Stefano Tarantino – Stati d’Animo
Se avessi me stesso davanti ai miei occhi probabilmente mi odierei.
Se avessi me stesso davanti ai miei occhi probabilmente mi odierei.
Non è bello ricordarsi dell’altro solo quando mi fa comodo. Non è bello ricordarsi dell’altro solo al bisogno mio. Non è bello ricordarsi dell’altro solo per convenienza. Non è bello considerare l’altro come una “ruota di scorta”. Non è bello ignorare l’altro, e cercarlo solo quando non ho trovato risposte altrove. Non è bello contattare l’altro solo perché mi potrebbe aiutare. E se l’altro facesse lo stesso?
Forse sono io che sbaglio, io a non capire subito chi ho di fronte. Io che tendo sempre a dar fiducia alle persone, e credere che ci sia sempre quella “Buona fede” che solo chi è onesto ha. Ed ecco che mi accorgo di aver sprecato parole per chi nemmeno le ha ascoltate e mai se ne ricorderà. Di aver messo da parte me stessa/o per chi non ha saputo ricambiare il mio tempo nemmeno nei momenti più difficili per me. Di aver ascoltato bugie che già nascondevano l’amara verità. Se è mia la colpa del non averlo capito chiedo scusa a me stessa come persona, per essermi tolta tempo e serenità… ma ringrazierò anche queste persone per avermi fatto sentire una persona delusa, ma anche maledettamente felice di essere diversa da loro.
──────
◆ **Lavoro richiesto**:
A – Estrai dal brano la parte che si apre con le parole contenenti "Non è bello ricordarsi dell’altro solo quando" e si chiude con "facesse lo stesso?", riportandola senza alcuna modifica.
B – Indica se ciascuna delle seguenti affermazioni concorda con il brano, rispondendo sì o no e citando tra virgolette le parole del brano che lo stabiliscono: (i) il brano afferma che non è bello considerare l’altro come una "ruota di scorta"; (ii) chi parla nel brano tende a diffidare delle persone; (iii) chi parla dichiara che ringrazierà anche queste persone.
──────
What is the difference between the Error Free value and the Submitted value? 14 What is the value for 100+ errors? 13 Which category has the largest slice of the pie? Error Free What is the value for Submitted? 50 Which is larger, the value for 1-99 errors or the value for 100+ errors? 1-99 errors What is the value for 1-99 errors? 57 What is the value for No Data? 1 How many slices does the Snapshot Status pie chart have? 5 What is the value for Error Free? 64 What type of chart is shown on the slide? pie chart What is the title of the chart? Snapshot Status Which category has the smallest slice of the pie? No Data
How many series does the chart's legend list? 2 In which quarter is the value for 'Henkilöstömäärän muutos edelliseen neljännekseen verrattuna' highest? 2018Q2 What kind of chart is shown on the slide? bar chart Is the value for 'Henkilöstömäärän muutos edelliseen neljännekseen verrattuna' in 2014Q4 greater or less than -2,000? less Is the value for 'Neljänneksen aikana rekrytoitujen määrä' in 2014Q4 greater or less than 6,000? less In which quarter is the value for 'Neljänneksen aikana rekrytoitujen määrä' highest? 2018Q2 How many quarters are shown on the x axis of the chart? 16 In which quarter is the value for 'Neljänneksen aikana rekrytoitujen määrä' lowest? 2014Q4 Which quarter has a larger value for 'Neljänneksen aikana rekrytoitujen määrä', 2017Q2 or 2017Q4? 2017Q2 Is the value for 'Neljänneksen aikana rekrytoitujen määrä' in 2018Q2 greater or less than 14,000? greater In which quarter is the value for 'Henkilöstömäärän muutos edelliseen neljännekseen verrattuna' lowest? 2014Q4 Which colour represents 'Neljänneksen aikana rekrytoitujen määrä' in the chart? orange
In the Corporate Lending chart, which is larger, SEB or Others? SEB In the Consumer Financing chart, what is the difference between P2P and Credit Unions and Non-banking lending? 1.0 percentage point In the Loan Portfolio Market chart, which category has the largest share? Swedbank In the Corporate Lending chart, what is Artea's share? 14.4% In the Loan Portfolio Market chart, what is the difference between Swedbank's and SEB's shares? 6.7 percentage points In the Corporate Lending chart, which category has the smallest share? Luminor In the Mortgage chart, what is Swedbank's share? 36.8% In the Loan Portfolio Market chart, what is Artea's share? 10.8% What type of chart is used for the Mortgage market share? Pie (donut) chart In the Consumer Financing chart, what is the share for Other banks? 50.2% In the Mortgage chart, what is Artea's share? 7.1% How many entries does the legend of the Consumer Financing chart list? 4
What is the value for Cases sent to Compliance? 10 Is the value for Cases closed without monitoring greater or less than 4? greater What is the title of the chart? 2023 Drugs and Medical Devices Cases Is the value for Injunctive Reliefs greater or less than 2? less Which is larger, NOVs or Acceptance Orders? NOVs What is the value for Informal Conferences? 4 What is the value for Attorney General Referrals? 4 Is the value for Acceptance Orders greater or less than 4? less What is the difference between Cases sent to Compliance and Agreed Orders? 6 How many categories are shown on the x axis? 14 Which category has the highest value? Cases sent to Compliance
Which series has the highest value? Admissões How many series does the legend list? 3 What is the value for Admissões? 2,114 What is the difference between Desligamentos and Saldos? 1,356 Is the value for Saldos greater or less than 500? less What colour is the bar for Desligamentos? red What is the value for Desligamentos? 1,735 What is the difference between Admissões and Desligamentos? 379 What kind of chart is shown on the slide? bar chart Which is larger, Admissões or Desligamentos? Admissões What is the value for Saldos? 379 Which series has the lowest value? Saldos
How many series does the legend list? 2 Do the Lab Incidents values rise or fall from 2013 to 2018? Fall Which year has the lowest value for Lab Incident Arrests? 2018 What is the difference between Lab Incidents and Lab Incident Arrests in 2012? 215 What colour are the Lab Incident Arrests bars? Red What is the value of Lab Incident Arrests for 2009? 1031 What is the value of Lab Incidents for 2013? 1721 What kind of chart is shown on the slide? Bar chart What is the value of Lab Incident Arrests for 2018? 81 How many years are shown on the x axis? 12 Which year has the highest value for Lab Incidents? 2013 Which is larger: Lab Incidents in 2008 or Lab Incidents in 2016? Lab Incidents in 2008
──────
◆ **Risposte date**:
A –
Non è bello ricordarsi dell’altro solo quando mi fa comodo. Non è bello ricordarsi dell’altro solo al bisogno mio. Non è bello ricordarsi dell’altro solo per convenienza. Non è bello considerare l’altro come una “ruota di scorta”. Non è bello ignorare l’altro, e cercarlo solo quando non ho trovato risposte altrove. Non è bello contattare l’altro solo perché mi potrebbe aiutare. E se l’altro facesse lo stesso?

B –
(i) Sì: «Non è bello considerare l’altro come una “ruota di scorta”.»
(ii) No: «Io che tendo sempre a dar fiducia alle persone»
(iii) Sì: «ma ringrazierò anche queste persone»